The sensory education which prepares for accurate perception of all different details
in the quality of things is the foundation of all observation.
This helps us to collect from the external world the material world for the imagination.”
~ Maria Montessori


Mathematics: Materializing the Abstract

The Montessori approach to math is special for many reasons. All operations emerge from the concrete manipulation of “materialized abstractions” such as rods, beads, spindles, cubes, cards, counters, etc. The children do not merely learn to count, they are also able to visualize the whole structure of our numeration system and to perform the operations of addition, subtraction, multiplication, and division with an overview in mind.

Children are also presented with the possibilities of fact memorization at a young age where combinations like 3 + 2 = offer a real fascination, at age four. If this sensitive period is missed, rote drill will be necessary later on. Materials are sequenced so that conditions for mathematical discovery will always occur.

Problem solving and formulae once contributed by the teacher’s directive are materialized in groups of objects which lead to independent learning. Children retain better, any information that they “figure out” on their own. Montessori math is based on the European tradition of “unified Math”, which has only recently been recognized by North American educators. The fundamentals of algebra, geometry, logic and statistics, along with the principles of arithmetic are introduced very early.

This study continues over the years, becoming increasingly complex and abstract. The calculations of area and volume, for example, involve algebra, geometry and arithmetic. Since these areas have never been arbitrarily separated, children are better able to analytically understand the process involved. Elementary Montessori students are continuously given the opportunity to apply mathematical concepts in various projects and activities. Early math activities involve use of the following materials: red and blue rods, spindle boxes, number cards and counters, and golden beads.
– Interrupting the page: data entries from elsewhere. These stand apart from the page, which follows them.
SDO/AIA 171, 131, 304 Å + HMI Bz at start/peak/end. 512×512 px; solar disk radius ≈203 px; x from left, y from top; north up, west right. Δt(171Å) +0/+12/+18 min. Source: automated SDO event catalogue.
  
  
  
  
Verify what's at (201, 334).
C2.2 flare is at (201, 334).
Reading and Writing: Pathways to Culture

Reading and writing are the keys which can uncover, conserve, and synthesize knowledge.
The preschool children are immersed in the dynamics of their own language development.
Using simple alphabet cut-outs and sandpaper letters, young children are able to effortlessly link sounds, symbols, their shapes, and their written formation.
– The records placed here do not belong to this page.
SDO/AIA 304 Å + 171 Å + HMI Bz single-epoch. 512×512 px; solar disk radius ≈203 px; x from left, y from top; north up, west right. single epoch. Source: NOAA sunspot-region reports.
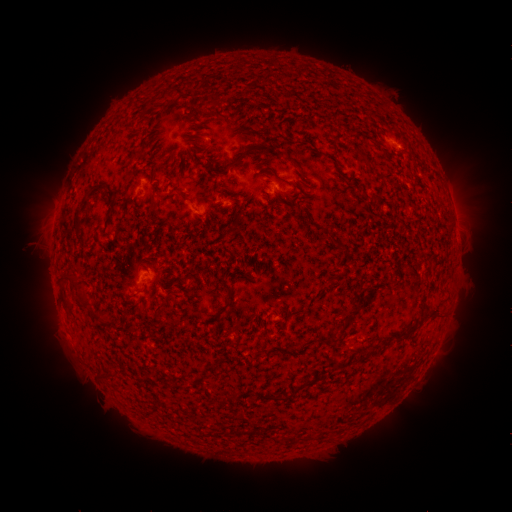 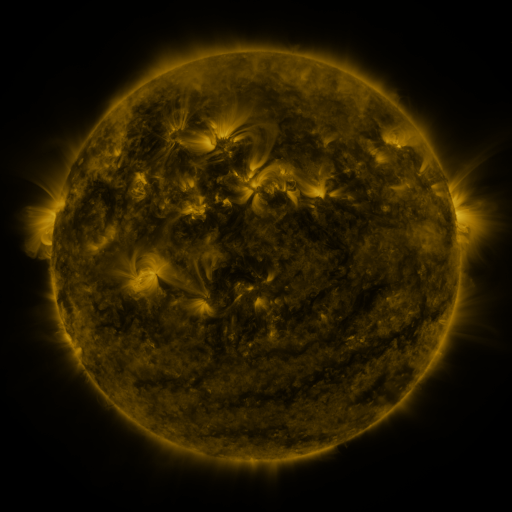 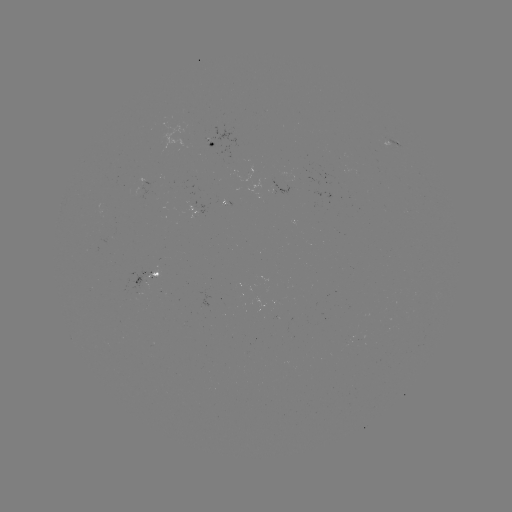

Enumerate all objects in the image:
spotted active region: (212, 143)
spotted active region: (396, 146)
spotted active region: (276, 183)
spotted active region: (146, 274)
As the children improve their reading of words, they want to know more names of things. The classroom is filled with pictures, labels, puzzles bearing the names of animals, plants, geometric figures, countries, and land forms for example. From the very beginning, reading and writing are tied to culture. The mastery of skills is propelled by interest and love of the environment. By placing young children in classes where older students are already reading, there is a natural lure to “do what the big kids are doing”.

Children learn by touching and manipulating sandpaper letters, by using a movable alphabet to reinforce phonetic sounds with graphic symbols, and by combining letters to form words with metal inserts. Children are first taught the functions of grammar and sentence structure as young as five or six years, just as they are first learning to put words together to express themselves. Doing so this early develops an innate ability for the child to express himself well and correctly in written form. Montessori created a set of symbols to represent each part of speech. These symbols enable children to label sentences easily and at an age where it is fun, rather than a chore to do so.

The teacher's task is no small or easy one! He has to prepare a huge amount of knowledge to satisfy the child's mental hunger, and he is not, like the ordinary teacher, limited by a syllabus.